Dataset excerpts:
___

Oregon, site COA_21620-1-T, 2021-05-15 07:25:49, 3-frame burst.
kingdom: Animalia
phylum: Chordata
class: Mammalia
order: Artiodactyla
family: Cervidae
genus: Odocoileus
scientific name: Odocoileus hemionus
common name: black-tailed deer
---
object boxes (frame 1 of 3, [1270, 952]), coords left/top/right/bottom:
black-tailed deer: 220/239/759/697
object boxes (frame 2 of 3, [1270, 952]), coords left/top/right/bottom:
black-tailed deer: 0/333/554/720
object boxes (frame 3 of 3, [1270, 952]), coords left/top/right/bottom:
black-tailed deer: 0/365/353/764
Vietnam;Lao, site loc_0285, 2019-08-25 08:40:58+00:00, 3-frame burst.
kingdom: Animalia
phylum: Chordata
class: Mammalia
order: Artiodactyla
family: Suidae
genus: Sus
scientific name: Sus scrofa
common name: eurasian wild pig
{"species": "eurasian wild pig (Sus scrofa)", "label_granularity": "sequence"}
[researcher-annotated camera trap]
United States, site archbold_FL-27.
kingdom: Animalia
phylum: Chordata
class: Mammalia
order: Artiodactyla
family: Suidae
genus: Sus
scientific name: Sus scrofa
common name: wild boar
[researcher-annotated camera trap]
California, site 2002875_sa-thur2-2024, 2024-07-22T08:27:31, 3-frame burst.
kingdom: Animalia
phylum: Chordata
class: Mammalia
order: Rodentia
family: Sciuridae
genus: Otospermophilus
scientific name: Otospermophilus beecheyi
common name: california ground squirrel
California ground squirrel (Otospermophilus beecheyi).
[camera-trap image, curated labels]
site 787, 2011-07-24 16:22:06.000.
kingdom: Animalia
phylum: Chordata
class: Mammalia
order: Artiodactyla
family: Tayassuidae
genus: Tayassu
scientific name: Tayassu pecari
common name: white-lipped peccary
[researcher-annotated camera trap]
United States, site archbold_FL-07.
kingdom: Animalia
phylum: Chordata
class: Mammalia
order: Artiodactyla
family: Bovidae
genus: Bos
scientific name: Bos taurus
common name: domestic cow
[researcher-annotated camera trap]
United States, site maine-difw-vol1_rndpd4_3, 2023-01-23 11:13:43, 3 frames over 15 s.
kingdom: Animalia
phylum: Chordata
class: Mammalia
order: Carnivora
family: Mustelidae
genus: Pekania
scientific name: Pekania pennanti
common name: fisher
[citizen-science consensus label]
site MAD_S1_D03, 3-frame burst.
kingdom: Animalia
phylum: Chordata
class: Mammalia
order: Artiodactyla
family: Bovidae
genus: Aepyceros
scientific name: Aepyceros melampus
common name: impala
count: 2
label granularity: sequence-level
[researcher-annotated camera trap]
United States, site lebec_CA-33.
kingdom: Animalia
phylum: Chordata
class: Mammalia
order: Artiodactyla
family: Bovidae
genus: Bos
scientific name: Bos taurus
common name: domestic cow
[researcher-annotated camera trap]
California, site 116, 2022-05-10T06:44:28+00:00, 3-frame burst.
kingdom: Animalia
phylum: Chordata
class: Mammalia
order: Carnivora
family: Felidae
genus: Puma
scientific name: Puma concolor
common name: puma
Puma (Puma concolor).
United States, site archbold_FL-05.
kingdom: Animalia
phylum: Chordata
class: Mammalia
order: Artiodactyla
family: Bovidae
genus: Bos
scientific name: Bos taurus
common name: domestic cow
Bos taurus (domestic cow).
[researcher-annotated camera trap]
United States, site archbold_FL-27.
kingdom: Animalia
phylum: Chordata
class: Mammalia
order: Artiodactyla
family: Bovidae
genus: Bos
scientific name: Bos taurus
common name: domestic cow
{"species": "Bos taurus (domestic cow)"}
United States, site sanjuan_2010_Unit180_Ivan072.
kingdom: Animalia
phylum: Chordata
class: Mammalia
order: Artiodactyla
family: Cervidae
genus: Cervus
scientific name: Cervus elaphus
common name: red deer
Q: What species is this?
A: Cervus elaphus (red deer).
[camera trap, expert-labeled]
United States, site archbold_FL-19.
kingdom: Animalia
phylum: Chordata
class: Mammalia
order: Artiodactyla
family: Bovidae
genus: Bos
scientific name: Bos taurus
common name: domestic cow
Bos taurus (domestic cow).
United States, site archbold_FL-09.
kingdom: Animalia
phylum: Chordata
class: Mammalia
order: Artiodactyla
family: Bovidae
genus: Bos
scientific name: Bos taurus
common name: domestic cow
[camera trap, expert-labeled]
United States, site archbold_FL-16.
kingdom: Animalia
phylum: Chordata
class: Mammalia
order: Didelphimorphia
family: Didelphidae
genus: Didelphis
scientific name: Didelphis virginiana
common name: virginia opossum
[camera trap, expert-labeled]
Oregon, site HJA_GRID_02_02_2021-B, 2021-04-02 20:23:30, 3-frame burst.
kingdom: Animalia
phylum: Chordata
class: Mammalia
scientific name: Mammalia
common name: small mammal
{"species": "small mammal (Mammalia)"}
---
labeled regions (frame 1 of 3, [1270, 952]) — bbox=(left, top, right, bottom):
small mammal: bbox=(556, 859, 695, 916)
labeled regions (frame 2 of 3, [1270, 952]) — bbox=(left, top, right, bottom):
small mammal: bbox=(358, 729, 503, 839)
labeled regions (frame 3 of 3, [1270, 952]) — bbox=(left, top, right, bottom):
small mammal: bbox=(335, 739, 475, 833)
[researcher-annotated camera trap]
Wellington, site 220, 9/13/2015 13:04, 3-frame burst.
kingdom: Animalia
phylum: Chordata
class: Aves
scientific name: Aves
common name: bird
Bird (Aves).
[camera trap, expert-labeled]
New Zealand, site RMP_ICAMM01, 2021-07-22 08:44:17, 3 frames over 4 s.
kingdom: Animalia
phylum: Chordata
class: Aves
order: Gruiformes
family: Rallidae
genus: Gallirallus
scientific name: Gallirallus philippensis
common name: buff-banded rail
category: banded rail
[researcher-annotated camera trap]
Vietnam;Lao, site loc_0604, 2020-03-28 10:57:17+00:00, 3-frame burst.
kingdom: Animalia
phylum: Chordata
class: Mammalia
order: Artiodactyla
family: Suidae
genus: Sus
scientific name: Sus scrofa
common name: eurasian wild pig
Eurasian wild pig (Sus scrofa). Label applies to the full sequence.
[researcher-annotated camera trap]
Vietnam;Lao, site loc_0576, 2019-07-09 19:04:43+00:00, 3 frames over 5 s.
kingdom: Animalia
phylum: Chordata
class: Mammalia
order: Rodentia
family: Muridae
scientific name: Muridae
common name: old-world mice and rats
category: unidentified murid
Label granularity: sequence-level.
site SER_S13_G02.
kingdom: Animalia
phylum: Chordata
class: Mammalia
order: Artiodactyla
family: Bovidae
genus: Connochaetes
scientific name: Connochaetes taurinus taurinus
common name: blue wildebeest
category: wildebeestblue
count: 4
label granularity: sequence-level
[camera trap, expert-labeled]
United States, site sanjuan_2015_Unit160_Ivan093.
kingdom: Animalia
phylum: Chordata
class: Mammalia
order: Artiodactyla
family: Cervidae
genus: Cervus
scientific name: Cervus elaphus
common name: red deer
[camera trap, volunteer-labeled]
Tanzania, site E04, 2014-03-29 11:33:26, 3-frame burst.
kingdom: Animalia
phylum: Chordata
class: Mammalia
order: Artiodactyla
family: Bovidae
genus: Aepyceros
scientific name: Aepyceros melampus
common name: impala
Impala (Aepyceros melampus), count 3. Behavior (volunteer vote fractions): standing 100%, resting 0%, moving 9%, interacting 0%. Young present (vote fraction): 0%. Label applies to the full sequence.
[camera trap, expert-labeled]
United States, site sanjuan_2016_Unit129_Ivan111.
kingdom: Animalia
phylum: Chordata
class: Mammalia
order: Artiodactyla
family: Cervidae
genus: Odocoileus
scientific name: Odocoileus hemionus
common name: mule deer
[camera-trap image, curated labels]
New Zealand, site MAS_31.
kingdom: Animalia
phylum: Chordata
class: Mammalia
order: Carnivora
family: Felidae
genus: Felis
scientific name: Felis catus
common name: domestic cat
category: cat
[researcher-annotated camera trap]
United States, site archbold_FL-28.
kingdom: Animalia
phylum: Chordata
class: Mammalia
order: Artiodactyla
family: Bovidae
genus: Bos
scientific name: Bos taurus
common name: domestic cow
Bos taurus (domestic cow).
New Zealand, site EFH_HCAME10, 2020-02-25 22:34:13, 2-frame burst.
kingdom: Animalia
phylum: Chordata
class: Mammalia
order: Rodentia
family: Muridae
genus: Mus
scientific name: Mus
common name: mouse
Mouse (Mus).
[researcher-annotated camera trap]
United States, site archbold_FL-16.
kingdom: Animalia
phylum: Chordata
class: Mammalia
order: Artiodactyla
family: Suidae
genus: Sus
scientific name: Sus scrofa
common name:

___

- [What you will do]: Count of lines holding the string "species": please work it out for the entries above and give the number alone.

- [Output for this task]: 4